Copy out all the data below, swapping every "camera" for "viewer" and keeping everything else the same.

• Input
◇ ◇ ◇ ◇

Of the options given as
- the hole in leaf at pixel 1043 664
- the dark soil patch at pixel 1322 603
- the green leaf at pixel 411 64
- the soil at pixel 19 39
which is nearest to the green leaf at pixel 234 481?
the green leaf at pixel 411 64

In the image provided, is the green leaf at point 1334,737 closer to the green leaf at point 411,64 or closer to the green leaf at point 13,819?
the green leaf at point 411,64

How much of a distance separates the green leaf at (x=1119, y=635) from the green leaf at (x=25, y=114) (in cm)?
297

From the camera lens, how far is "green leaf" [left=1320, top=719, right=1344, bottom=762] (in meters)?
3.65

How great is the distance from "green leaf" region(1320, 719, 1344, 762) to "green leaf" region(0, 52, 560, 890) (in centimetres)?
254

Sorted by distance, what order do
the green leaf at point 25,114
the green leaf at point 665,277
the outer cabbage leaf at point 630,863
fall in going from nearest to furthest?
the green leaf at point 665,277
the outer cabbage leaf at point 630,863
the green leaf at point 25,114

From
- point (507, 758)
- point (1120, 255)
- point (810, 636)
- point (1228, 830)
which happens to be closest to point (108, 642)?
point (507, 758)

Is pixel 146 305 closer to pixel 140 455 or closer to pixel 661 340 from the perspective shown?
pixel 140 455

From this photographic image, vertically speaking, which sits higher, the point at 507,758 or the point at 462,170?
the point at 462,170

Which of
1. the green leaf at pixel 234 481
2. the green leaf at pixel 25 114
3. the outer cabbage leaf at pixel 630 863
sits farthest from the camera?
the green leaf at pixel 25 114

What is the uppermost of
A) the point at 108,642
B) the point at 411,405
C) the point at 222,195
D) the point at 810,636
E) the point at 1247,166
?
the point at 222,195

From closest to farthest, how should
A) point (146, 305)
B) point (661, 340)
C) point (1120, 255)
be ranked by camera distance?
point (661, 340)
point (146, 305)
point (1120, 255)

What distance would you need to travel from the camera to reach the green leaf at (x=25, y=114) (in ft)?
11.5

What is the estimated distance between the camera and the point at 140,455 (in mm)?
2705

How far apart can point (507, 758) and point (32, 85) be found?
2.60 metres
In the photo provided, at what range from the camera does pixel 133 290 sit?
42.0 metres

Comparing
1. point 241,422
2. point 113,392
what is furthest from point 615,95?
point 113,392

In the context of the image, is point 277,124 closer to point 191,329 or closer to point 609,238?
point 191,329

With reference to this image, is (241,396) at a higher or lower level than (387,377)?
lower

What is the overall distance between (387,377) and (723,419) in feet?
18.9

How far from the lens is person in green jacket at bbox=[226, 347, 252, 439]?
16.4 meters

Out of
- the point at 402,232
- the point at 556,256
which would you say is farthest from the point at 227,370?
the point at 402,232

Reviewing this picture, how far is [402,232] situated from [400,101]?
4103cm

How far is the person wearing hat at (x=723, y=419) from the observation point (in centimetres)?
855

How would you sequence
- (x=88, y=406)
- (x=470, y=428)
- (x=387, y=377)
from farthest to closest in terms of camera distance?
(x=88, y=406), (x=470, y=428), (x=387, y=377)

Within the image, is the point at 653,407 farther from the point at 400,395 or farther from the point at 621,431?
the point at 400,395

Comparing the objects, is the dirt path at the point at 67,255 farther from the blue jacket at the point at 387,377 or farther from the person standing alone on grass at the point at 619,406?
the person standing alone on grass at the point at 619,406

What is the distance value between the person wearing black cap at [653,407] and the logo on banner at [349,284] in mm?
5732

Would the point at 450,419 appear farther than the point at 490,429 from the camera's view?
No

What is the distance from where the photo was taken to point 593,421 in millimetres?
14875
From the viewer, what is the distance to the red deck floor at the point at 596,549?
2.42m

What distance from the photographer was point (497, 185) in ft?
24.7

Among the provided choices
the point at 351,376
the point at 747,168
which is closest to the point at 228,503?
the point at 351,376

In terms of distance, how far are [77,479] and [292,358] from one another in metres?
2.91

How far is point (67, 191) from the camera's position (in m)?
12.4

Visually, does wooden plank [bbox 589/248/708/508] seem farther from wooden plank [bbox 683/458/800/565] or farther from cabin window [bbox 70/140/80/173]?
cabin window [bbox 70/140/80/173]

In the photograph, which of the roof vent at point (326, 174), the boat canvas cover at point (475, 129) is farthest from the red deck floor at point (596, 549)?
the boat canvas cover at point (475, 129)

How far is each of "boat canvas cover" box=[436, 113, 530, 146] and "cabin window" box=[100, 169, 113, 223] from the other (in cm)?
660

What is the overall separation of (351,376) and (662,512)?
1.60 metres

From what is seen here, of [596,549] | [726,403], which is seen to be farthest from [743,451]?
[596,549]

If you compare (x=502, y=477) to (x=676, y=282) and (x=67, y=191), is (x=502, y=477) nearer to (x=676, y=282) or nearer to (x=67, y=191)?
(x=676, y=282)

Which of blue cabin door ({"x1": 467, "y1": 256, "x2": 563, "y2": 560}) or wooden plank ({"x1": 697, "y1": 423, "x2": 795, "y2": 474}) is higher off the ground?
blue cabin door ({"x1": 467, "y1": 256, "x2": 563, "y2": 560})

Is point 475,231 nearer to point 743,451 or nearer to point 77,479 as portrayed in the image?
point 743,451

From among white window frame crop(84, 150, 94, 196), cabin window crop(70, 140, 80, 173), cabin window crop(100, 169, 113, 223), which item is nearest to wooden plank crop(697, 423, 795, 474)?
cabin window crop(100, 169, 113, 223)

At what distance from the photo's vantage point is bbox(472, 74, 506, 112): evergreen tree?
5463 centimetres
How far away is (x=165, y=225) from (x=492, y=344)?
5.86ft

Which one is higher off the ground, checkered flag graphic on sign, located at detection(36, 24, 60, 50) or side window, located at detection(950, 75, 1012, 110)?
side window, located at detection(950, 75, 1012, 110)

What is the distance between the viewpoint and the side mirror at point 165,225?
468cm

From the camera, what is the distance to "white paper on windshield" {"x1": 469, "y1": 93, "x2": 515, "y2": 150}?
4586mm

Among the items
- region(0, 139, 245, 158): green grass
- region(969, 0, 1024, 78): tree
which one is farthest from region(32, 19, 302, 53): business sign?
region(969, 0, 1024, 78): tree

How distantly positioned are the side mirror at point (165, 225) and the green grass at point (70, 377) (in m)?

◇ ◇ ◇ ◇

• Output
Of the options given as
- the hole in leaf at pixel 1043 664
- the dark soil patch at pixel 1322 603
- the green leaf at pixel 411 64
- the soil at pixel 19 39
which is nearest to the green leaf at pixel 234 481?
the green leaf at pixel 411 64

In the image provided, is the green leaf at point 1334,737 closer to the green leaf at point 411,64 or closer to the green leaf at point 13,819?
the green leaf at point 411,64

How much of a distance separates the green leaf at (x=1119, y=635) from the green leaf at (x=25, y=114) (in cm)?
297

From the viewer lens, how far is "green leaf" [left=1320, top=719, right=1344, bottom=762] (in meters)?
3.65

How great is the distance from "green leaf" region(1320, 719, 1344, 762) to "green leaf" region(0, 52, 560, 890) (in centimetres)?
254

Sorted by distance, what order do
the green leaf at point 25,114
the green leaf at point 665,277
the outer cabbage leaf at point 630,863
fall in going from nearest to furthest?
the green leaf at point 665,277
the outer cabbage leaf at point 630,863
the green leaf at point 25,114

From
- point (507, 758)
- point (1120, 255)
- point (810, 636)
- point (1228, 830)
which happens to be closest to point (108, 642)?
point (507, 758)

Is pixel 146 305 closer to pixel 140 455 or closer to pixel 661 340 from the perspective shown?
pixel 140 455

From this photographic image, vertically speaking, which sits higher, the point at 507,758 or the point at 462,170?
the point at 462,170

Which of
1. the green leaf at pixel 234 481
2. the green leaf at pixel 25 114
3. the outer cabbage leaf at pixel 630 863
sits farthest from the viewer?
the green leaf at pixel 25 114

What is the uppermost of
A) the point at 108,642
B) the point at 411,405
C) the point at 222,195
D) the point at 810,636
E) the point at 1247,166
?
the point at 222,195

From closest to farthest, how should
A) point (146, 305)
B) point (661, 340)
C) point (1120, 255)
be ranked by viewer distance?
point (661, 340)
point (146, 305)
point (1120, 255)

What distance would you need to travel from the viewer to reach the green leaf at (x=25, y=114) (in ft)?
11.5

What is the estimated distance between the viewer and the point at 140,455 (in mm)?
2705

How far apart can point (507, 758) and point (32, 85) be found?
2.60 metres
In the photo provided, at what range from the viewer does pixel 133 290 sit?
42.0 metres

Comparing
1. point 241,422
2. point 113,392
what is furthest from point 615,95?
point 113,392

In the context of the image, is point 277,124 closer to point 191,329 or closer to point 609,238?
point 191,329

With reference to this image, is (241,396) at a higher or lower level than (387,377)?
lower

What is the overall distance between (387,377) and (723,419) in feet?
18.9

How far from the lens is person in green jacket at bbox=[226, 347, 252, 439]?
16.4 meters

Out of
- the point at 402,232
- the point at 556,256
which would you say is farthest from the point at 227,370?
the point at 402,232

Reviewing this picture, how far is [402,232] situated from [400,101]?
4103cm

How far is the person wearing hat at (x=723, y=419) from the observation point (in centimetres)?
855

How would you sequence
- (x=88, y=406)
- (x=470, y=428)
- (x=387, y=377)
from farthest to closest in terms of viewer distance?
(x=88, y=406), (x=470, y=428), (x=387, y=377)

Within the image, is the point at 653,407 farther from the point at 400,395 or farther from the point at 621,431?
the point at 400,395

Comparing the objects, is the dirt path at the point at 67,255 farther from the blue jacket at the point at 387,377 or farther from the person standing alone on grass at the point at 619,406?
the person standing alone on grass at the point at 619,406

What is the distance value between the person wearing black cap at [653,407] and the logo on banner at [349,284] in mm?
5732

Would the point at 450,419 appear farther than the point at 490,429 from the viewer's view?
No

What is the distance from where the photo was taken to point 593,421 in millimetres?
14875
From the viewer, what is the distance to the red deck floor at the point at 596,549?
2.42m

What distance from the photographer was point (497, 185) in ft?
24.7

Among the provided choices
the point at 351,376
the point at 747,168
which is closest to the point at 228,503?
the point at 351,376

In terms of distance, how far are [77,479] and [292,358] from one another in metres?
2.91

How far is point (67, 191) from the viewer's position (in m)?
12.4

Visually, does wooden plank [bbox 589/248/708/508] seem farther from wooden plank [bbox 683/458/800/565] or farther from cabin window [bbox 70/140/80/173]?
cabin window [bbox 70/140/80/173]

In the photograph, which of the roof vent at point (326, 174), the boat canvas cover at point (475, 129) is farthest from the red deck floor at point (596, 549)?
the boat canvas cover at point (475, 129)

How far is each of "boat canvas cover" box=[436, 113, 530, 146] and "cabin window" box=[100, 169, 113, 223] from the other (in cm)?
660

What is the overall separation of (351,376) and (662,512)?
1.60 metres

From what is seen here, of [596,549] | [726,403], which is seen to be farthest from [743,451]?
[596,549]

If you compare (x=502, y=477) to (x=676, y=282) and (x=67, y=191), is (x=502, y=477) nearer to (x=676, y=282) or nearer to (x=67, y=191)?
(x=676, y=282)

Which of blue cabin door ({"x1": 467, "y1": 256, "x2": 563, "y2": 560}) or wooden plank ({"x1": 697, "y1": 423, "x2": 795, "y2": 474}) is higher off the ground?
blue cabin door ({"x1": 467, "y1": 256, "x2": 563, "y2": 560})

Is point 475,231 nearer to point 743,451 or nearer to point 77,479 as portrayed in the image?
point 743,451

From among white window frame crop(84, 150, 94, 196), cabin window crop(70, 140, 80, 173), cabin window crop(100, 169, 113, 223), which item is nearest to wooden plank crop(697, 423, 795, 474)?
cabin window crop(100, 169, 113, 223)

At what distance from the photo's vantage point is bbox(472, 74, 506, 112): evergreen tree?
5463 centimetres
How far away is (x=165, y=225) from (x=492, y=344)?
5.86ft

Which one is higher off the ground, checkered flag graphic on sign, located at detection(36, 24, 60, 50) or side window, located at detection(950, 75, 1012, 110)?
side window, located at detection(950, 75, 1012, 110)

What is the distance between the viewpoint and the side mirror at point 165,225?
468cm

From the viewer, what is the distance to "white paper on windshield" {"x1": 469, "y1": 93, "x2": 515, "y2": 150}?
4586mm

Among the items
- region(0, 139, 245, 158): green grass
- region(969, 0, 1024, 78): tree
which one is farthest from region(32, 19, 302, 53): business sign?
region(969, 0, 1024, 78): tree

How distantly positioned are the side mirror at point (165, 225) and the green grass at point (70, 377) (in m)?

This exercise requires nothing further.